Former New York Mayor and top Donald Trump booster Rudy Giuliani removed himself for consideration for a top spot in the President-elect's incoming administration, days after engaging in a fierce public fight to land the secretary of state slot.
Trump's transition team announced the news Friday afternoon after Fox News' Catherine Herridge reported that Giuliani had been "iced out" by the President-elect for his unseemly lobbying for the position.
“I probably have traveled in the last 13 years as much as Hillary did in the years she was secretary of state,” Giuliani said in a recent interview, in reference to former Secretary of State Hillary Clinton. “My knowledge of foreign policy is as good, or better, than anybody they’re talking to,” he said.
Although he was initially considered to be a frontrunner for secretary of state, Giuliani drew immediate criticism from many Republicans.
Former Trump rival and Kentucky Senator Rand Paul, whose position on the Senate Foreign Relations Committee gives him influence over the State confirmation process, was quick to oppose Giuliani's potential nomination last month.
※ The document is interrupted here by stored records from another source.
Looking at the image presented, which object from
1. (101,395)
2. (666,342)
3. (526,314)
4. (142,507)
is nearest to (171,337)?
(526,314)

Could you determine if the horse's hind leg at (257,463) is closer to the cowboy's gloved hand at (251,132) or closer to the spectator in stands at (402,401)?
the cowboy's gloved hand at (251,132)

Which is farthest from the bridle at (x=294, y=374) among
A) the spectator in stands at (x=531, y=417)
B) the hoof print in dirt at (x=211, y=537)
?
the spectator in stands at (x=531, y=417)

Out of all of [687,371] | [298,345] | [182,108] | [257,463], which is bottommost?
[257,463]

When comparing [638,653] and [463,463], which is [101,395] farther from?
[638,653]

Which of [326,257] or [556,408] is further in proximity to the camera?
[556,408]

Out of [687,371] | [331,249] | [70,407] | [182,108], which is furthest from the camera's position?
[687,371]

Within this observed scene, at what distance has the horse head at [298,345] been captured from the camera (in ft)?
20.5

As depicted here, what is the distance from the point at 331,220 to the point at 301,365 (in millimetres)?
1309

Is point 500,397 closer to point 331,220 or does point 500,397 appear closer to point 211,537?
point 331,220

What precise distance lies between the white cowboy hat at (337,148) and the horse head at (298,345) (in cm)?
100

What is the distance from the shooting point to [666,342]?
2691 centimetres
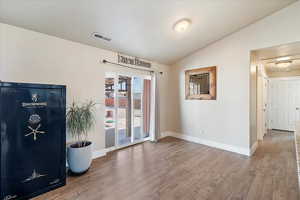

Paul called Giuliani's financial dealings a "hornet's nest" that would
In a statement Friday, Giuliani explained that it was his decision to remove his name from contention and that he will remain vice chairman of the presidential transition team.
“This is not about me; it is about what is best for the country and the new administration,” he said, noting that his decision was made back on Nov. 29.
“Before I joined the campaign I was very involved and fulfilled by my work with my law firm and consulting firm, and I will continue that work with even more enthusiasm,” Giuliani said. “From the vantage point of the private sector, I look forward to helping the President-elect in any way he deems necessary and appropriate."
Trump said in the statement that the former New York mayor "would have been an outstanding member of the Cabinet in several roles, but I fully respect and understand his reasons for remaining in the private sector."
In recent weeks, other contenders including Gen. David Petraeus, Mitt Romney, and Exxon Mobil Chief Executive Rex Tillerson have replaced Giuliani as Trump's rumored pick to run the State Department.
Since the election, many of Trump's top campaign backers have not been selected by the transition team to remain on for crucial roles in Trump's administration, despite the businessman's repeated claims that he rewards loyalty. Politico reported this week that as "Trump builds out his administration, the loyalists who helped launch his campaign and powered its stunning early victories are growing worried they won’t be getting plum jobs":
Many of them say they’ve heard nothing about their career prospects and, during furtive huddles, have been commiserating with one another about how they can’t seem to get their calls to top Trump transition brass returned. Some are convinced that party establishment figures who’ve taken the reins of the transition are giving them short shrift.
Compounding their frustration is that a number of top posts are going to mainstream party figures who previously actively opposed Trump. The president-elect is seriously considering tapping Mitt Romney, a onetime leader of the Never Trump movement, to be secretary of state. He has already made Todd Ricketts, whose family funded an anti-Trump super PAC during the primaries, deputy commerce secretary. And on Thursday, Trump met with retired Navy Adm. James Stavridis, who had been vetted by Hillary Clinton as a possible vice presidential choice but now may end up in Trump’s administration.